■ **Task brief**: Starting at the line that holds "What is the overall", set down each line through the end of the listing, exactly as written and with nothing added.
------ The records
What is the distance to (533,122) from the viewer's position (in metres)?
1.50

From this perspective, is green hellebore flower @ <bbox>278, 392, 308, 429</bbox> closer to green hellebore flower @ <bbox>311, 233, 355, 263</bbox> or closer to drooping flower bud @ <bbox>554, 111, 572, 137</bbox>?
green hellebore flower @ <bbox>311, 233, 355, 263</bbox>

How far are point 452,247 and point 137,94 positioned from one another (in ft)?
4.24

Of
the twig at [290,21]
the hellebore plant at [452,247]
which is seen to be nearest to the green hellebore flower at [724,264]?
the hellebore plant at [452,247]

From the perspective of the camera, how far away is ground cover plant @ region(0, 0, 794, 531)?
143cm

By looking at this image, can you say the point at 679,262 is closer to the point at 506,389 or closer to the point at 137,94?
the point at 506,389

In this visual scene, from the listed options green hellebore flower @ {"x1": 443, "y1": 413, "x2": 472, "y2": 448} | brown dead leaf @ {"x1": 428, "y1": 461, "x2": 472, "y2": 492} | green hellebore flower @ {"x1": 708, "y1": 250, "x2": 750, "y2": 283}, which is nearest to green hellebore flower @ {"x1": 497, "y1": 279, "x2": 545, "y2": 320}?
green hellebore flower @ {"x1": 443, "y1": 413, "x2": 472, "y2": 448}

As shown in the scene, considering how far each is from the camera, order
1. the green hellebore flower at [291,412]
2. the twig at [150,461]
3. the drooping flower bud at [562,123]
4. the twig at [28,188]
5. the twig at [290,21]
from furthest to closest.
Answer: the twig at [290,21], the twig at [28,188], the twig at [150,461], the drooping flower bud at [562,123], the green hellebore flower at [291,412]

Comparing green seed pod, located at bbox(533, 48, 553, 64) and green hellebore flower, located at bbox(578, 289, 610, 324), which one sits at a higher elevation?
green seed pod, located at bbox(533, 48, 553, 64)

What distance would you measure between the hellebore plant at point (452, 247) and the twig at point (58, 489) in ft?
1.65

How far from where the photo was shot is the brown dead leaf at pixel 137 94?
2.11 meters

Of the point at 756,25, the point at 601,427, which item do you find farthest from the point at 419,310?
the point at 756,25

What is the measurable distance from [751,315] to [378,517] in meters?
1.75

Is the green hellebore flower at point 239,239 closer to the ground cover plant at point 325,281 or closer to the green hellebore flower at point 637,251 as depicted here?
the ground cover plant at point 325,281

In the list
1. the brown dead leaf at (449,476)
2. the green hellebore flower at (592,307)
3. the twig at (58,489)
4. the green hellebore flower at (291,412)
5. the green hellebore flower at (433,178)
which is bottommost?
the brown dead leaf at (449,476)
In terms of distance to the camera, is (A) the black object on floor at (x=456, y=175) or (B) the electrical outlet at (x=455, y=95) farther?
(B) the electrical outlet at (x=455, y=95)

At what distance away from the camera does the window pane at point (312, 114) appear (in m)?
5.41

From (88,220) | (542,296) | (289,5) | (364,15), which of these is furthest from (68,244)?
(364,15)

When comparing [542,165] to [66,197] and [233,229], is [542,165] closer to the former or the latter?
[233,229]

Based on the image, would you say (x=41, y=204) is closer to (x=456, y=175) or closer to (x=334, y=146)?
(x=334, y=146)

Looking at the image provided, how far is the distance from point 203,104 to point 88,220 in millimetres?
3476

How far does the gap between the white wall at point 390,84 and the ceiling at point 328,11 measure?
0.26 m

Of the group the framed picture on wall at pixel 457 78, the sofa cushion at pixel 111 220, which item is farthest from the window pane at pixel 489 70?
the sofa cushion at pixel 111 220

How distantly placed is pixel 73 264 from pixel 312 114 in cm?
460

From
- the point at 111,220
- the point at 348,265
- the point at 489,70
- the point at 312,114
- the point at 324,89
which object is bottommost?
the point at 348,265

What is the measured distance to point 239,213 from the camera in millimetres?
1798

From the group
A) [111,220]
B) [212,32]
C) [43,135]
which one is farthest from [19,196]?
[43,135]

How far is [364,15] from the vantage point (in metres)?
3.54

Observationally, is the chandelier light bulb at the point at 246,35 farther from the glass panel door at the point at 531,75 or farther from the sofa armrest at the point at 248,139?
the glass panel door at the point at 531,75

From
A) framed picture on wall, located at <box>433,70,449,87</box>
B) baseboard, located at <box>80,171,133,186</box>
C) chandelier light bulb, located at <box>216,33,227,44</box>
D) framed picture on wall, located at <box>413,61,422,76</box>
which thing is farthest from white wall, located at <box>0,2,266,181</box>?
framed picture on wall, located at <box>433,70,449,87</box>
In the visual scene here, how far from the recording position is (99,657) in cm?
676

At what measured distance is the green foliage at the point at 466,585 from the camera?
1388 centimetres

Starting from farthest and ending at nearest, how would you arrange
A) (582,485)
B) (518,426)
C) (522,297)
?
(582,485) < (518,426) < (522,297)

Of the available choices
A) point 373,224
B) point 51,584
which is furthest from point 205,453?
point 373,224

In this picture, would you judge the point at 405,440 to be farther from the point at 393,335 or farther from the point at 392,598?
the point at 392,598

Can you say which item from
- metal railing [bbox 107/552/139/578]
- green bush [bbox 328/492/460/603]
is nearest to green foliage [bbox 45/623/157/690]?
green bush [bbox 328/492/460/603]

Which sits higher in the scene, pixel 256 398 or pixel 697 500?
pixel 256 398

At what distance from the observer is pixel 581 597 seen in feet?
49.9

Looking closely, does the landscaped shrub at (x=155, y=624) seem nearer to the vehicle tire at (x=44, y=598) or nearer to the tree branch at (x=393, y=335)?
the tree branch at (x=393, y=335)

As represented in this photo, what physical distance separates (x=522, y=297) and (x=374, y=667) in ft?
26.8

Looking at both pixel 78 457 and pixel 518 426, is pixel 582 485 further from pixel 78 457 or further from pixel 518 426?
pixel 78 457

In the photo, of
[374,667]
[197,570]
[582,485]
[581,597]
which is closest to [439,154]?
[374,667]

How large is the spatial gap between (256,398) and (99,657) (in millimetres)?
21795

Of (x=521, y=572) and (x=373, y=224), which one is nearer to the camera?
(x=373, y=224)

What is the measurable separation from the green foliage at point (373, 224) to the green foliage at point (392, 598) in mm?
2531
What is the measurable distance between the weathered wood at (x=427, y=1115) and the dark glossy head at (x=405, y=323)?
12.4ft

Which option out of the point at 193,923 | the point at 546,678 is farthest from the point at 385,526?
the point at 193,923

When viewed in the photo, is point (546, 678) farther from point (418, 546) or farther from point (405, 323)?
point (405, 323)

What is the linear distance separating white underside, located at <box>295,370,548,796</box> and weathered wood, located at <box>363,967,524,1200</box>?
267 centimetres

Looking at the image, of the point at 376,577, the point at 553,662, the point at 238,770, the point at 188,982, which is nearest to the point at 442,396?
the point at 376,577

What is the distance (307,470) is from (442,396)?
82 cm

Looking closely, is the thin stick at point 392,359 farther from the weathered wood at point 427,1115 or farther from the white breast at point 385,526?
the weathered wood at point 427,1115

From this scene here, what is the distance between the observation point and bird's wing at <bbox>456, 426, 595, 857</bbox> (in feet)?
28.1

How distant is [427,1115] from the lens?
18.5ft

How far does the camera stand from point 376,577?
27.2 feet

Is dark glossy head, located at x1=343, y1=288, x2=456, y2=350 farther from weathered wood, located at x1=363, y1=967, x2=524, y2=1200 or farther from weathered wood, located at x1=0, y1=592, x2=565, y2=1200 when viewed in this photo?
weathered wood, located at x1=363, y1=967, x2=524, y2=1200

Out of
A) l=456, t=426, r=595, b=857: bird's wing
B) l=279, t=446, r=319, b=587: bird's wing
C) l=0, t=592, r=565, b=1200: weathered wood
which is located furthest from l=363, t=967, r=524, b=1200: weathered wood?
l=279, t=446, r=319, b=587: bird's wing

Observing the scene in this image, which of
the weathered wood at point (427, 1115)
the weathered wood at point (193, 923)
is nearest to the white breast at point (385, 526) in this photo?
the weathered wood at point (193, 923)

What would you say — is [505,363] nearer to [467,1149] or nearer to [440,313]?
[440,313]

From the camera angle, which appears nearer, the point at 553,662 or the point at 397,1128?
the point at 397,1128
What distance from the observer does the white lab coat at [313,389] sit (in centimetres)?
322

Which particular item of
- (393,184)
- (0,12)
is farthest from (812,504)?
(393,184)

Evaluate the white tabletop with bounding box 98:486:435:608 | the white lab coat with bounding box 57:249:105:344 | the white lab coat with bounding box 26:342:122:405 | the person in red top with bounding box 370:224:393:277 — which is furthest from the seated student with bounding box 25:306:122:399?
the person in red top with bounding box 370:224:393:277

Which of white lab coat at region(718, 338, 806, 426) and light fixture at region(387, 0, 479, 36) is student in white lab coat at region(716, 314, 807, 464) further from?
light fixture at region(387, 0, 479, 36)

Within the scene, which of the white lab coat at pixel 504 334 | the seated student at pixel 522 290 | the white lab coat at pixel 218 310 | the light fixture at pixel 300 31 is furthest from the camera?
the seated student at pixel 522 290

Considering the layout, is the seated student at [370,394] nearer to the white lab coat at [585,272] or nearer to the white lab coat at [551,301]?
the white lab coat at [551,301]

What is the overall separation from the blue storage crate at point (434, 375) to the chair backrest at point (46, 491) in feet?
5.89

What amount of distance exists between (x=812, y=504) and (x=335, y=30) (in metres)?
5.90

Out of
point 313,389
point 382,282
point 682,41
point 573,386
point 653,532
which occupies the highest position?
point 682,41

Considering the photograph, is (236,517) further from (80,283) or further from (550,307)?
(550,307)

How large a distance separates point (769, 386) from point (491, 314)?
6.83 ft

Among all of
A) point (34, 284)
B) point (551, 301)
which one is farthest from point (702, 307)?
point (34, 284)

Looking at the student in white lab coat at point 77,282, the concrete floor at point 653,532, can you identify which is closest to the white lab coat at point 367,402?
------------
■ **Solution for this exercise**:
What is the overall separation from the blue storage crate at point (434, 375) to the chair backrest at point (46, 491) in feet?
5.89

What amount of distance exists between (x=812, y=504) and (x=335, y=30) (in metres)?
5.90

Out of
point 313,389
point 382,282
point 682,41
point 573,386
point 653,532
which occupies the highest position?
point 682,41

Considering the photograph, is (236,517) further from (80,283) or further from (550,307)?
(550,307)

How large a distance separates point (769, 386) from point (491, 314)?
6.83 ft

Among all of
A) point (34, 284)
B) point (551, 301)
which one is farthest from point (702, 307)?
point (34, 284)

Looking at the student in white lab coat at point 77,282, the concrete floor at point 653,532, can you identify which is closest to the white lab coat at point 367,402?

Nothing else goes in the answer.